**Exercise**
Can you set out the lines of the records as a numbered list, starting with the line that contains "For the items" and going through the line that contains "Answer: the white sneaker at point (157, 376)", both included and blank lines left out?

**Provided material**
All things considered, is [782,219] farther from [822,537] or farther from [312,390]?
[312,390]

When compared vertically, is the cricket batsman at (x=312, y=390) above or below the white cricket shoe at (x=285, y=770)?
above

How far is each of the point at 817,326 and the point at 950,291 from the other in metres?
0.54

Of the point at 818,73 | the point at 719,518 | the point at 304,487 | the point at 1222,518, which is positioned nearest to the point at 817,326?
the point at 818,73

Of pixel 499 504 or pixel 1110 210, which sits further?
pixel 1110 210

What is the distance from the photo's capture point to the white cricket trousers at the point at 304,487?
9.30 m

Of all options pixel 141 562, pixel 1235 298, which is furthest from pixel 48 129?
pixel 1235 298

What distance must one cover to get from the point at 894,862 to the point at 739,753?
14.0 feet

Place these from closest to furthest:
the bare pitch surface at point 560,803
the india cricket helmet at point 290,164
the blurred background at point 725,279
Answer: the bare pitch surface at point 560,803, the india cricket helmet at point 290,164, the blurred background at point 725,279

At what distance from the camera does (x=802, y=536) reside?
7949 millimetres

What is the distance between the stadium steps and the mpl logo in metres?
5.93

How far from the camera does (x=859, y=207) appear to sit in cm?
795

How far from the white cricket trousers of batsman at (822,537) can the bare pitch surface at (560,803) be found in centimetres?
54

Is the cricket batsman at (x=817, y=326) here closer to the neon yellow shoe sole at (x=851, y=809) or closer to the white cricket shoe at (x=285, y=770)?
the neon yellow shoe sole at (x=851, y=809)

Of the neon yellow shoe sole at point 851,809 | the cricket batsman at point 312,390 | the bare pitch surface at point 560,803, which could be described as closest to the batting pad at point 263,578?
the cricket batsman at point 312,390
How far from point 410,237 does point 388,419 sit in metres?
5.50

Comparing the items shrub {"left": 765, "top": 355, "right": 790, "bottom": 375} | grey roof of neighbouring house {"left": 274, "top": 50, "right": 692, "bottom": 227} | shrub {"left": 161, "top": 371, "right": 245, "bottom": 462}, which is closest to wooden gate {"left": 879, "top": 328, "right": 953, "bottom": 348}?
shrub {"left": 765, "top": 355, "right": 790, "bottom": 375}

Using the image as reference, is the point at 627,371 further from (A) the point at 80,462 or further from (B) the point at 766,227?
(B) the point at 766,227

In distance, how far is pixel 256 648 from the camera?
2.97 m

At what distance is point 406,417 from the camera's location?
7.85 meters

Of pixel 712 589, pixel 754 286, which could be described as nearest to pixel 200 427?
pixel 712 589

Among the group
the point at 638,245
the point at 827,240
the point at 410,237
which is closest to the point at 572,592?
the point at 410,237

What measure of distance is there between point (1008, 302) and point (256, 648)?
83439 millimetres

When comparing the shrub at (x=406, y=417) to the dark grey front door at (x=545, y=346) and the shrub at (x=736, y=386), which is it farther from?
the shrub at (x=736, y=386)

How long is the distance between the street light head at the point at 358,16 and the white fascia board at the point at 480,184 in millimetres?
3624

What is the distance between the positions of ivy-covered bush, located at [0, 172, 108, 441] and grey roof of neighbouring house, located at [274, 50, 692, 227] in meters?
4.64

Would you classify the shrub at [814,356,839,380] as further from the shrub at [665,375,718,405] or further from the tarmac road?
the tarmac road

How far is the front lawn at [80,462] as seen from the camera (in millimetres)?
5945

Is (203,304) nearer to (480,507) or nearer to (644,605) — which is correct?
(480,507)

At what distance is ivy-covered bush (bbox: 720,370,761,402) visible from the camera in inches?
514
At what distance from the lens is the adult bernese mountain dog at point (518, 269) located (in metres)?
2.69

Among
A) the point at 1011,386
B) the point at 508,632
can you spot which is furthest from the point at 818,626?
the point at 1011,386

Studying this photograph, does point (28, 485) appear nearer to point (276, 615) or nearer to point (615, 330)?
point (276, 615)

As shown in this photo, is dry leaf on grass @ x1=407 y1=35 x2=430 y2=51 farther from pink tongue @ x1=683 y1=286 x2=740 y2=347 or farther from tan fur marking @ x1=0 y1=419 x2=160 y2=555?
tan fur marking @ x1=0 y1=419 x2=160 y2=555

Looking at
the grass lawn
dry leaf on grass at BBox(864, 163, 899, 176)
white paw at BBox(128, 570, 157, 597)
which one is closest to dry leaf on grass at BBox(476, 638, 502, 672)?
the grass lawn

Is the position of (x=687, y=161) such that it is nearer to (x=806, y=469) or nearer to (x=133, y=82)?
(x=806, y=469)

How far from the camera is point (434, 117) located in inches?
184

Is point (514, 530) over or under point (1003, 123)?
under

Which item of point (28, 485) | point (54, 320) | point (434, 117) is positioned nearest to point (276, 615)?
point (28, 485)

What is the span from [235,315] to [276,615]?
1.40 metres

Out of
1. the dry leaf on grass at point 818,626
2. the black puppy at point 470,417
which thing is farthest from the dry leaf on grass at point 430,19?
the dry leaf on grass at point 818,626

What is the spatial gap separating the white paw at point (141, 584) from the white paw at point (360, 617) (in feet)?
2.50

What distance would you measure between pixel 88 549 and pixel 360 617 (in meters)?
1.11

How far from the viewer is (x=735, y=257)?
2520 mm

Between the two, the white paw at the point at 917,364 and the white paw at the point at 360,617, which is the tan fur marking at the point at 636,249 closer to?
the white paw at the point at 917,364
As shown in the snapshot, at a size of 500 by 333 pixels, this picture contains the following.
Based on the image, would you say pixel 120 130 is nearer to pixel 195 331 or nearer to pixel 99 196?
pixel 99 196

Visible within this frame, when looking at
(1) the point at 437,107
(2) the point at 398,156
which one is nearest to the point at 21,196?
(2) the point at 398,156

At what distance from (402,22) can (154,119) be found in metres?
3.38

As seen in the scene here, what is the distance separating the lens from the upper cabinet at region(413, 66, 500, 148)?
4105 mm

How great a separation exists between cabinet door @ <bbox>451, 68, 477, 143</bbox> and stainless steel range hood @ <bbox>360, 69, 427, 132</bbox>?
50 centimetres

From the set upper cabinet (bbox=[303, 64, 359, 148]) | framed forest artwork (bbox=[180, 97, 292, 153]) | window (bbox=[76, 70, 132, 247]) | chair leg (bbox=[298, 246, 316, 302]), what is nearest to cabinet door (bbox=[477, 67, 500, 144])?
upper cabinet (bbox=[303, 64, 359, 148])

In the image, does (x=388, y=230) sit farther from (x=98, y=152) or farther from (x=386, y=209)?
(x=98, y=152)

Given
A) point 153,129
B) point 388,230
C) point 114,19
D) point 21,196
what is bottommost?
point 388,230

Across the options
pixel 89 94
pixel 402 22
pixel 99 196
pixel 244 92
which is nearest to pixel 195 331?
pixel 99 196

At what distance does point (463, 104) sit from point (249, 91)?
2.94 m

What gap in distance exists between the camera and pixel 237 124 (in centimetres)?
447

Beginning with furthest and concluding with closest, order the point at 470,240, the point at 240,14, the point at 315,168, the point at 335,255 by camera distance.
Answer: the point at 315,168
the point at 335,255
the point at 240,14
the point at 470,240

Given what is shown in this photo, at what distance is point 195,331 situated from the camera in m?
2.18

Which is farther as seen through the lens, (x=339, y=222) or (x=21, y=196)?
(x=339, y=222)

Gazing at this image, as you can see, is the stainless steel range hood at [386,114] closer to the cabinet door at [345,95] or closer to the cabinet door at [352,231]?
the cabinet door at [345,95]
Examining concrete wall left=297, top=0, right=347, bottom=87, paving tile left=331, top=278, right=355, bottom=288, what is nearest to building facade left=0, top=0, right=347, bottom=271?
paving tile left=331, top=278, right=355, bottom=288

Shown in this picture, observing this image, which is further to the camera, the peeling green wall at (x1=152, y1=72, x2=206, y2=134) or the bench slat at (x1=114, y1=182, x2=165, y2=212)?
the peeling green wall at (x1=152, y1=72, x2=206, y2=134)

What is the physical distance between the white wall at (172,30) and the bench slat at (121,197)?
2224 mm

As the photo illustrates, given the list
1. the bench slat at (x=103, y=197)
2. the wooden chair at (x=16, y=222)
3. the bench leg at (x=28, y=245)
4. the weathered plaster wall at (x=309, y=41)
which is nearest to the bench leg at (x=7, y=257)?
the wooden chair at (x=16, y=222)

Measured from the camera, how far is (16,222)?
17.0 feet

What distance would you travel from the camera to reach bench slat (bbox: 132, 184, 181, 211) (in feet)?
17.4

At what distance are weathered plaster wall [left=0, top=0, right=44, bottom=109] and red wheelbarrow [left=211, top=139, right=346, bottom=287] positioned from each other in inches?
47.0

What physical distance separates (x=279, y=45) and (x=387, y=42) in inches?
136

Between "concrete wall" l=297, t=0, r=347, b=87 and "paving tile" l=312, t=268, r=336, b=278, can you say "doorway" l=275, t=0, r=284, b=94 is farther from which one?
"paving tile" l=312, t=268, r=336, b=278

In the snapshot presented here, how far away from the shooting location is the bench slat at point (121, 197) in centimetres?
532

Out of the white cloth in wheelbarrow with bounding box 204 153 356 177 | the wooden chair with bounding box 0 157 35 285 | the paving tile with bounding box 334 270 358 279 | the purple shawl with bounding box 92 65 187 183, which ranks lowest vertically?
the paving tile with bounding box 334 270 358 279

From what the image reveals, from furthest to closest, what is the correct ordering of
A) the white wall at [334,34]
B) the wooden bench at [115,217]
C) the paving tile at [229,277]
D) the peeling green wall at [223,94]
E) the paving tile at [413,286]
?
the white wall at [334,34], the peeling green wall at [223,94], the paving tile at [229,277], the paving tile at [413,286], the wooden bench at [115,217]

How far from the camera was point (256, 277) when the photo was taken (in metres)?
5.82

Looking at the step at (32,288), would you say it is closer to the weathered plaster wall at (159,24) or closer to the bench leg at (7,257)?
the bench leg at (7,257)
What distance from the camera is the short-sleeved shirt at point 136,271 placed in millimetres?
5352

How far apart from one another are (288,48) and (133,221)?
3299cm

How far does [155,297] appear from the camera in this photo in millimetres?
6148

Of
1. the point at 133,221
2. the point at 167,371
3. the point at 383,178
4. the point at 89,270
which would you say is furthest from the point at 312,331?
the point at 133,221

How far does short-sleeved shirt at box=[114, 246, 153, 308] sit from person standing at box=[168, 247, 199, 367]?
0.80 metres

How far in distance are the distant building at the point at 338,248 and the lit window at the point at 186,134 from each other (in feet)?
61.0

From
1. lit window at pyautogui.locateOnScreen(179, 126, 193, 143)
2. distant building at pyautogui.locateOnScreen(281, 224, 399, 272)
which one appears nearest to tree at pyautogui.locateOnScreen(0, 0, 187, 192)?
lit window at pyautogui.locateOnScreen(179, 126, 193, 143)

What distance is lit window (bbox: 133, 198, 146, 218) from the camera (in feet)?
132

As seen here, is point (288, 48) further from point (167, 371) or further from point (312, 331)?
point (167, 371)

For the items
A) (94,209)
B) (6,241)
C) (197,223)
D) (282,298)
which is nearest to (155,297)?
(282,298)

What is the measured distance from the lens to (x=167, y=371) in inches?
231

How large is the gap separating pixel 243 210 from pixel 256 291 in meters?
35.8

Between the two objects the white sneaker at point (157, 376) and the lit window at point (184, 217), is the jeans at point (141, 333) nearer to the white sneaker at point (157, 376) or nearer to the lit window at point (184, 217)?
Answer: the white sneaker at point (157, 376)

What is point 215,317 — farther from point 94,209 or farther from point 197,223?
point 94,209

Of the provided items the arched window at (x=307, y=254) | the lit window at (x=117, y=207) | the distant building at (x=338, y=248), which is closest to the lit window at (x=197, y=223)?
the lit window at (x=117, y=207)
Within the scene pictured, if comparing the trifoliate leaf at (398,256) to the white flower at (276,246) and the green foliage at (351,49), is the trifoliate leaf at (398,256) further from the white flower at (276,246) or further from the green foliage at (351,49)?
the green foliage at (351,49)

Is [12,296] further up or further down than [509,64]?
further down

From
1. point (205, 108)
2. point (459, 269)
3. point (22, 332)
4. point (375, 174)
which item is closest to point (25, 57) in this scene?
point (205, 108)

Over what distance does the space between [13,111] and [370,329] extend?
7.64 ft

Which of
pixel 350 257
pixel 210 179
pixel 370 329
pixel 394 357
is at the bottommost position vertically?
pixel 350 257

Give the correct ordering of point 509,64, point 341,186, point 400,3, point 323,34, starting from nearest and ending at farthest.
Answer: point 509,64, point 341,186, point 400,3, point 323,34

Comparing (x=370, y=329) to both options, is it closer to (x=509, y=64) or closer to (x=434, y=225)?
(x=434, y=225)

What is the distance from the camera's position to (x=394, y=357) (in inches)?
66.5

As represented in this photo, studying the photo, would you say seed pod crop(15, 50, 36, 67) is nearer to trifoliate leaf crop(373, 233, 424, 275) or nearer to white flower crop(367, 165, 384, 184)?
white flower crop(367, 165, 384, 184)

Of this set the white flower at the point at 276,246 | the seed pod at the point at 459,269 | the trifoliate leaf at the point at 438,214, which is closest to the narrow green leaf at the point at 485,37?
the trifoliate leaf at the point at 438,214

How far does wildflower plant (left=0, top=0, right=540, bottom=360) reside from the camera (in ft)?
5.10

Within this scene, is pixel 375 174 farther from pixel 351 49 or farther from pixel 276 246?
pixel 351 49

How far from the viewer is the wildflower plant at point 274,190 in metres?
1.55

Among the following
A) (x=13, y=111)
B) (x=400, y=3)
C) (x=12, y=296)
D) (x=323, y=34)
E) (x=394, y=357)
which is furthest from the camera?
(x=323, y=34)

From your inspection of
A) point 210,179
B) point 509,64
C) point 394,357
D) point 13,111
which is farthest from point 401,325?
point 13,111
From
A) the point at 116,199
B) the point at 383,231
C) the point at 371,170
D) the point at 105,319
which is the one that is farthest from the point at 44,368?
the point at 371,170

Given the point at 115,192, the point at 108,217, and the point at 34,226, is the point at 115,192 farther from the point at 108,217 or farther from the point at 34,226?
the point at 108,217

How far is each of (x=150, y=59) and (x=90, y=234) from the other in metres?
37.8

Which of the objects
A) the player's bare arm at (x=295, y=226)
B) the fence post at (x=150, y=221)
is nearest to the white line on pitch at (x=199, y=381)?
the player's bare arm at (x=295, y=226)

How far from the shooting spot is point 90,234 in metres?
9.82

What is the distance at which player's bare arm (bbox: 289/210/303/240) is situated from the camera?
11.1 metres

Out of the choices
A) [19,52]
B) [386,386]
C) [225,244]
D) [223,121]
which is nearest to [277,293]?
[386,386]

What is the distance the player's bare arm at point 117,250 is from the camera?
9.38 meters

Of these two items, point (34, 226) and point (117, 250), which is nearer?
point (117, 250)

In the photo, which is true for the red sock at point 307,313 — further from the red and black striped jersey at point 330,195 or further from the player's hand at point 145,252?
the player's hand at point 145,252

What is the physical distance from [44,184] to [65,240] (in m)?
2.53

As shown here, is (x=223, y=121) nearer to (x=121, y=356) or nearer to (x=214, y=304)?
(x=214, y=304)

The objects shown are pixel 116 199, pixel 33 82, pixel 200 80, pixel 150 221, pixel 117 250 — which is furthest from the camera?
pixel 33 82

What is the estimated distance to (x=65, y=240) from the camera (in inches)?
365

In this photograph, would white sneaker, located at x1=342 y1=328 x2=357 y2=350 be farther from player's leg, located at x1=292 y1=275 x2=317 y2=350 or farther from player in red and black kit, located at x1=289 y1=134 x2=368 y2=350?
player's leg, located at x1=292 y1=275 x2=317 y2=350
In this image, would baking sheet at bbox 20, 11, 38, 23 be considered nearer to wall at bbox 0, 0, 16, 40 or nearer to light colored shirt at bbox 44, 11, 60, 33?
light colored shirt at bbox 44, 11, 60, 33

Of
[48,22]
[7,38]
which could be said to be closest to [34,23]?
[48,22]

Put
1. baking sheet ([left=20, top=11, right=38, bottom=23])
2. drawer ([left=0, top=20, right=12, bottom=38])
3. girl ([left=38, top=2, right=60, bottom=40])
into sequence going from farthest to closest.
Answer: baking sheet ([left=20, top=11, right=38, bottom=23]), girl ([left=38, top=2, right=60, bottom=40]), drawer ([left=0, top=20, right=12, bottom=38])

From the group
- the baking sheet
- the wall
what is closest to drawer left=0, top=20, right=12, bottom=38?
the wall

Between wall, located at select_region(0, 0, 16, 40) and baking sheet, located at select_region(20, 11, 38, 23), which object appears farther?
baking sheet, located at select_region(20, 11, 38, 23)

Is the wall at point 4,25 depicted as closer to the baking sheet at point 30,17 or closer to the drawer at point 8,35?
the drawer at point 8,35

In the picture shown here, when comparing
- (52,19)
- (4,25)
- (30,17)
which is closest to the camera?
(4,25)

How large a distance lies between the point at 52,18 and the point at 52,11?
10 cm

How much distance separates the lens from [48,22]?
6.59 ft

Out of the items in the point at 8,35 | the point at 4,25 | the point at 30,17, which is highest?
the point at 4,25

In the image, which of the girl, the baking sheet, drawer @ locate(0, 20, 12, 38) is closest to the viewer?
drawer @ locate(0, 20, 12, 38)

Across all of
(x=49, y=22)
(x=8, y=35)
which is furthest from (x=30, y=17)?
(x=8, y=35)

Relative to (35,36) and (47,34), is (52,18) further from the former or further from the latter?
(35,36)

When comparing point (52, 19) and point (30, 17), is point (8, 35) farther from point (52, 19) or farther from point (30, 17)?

**Finished exercise**
1. For the items
2. A) (94,209)
3. B) (6,241)
4. C) (197,223)
5. D) (282,298)
6. which is nearest to (155,297)?
7. (282,298)
8. What is the measured distance from the lens to (x=167, y=371) in inches?
9. 231
10. How large is the gap separating pixel 243 210 from pixel 256 291 in meters?
11. 35.8
12. Between the two objects the white sneaker at point (157, 376) and the lit window at point (184, 217), is the jeans at point (141, 333) nearer to the white sneaker at point (157, 376) or nearer to the lit window at point (184, 217)?
13. Answer: the white sneaker at point (157, 376)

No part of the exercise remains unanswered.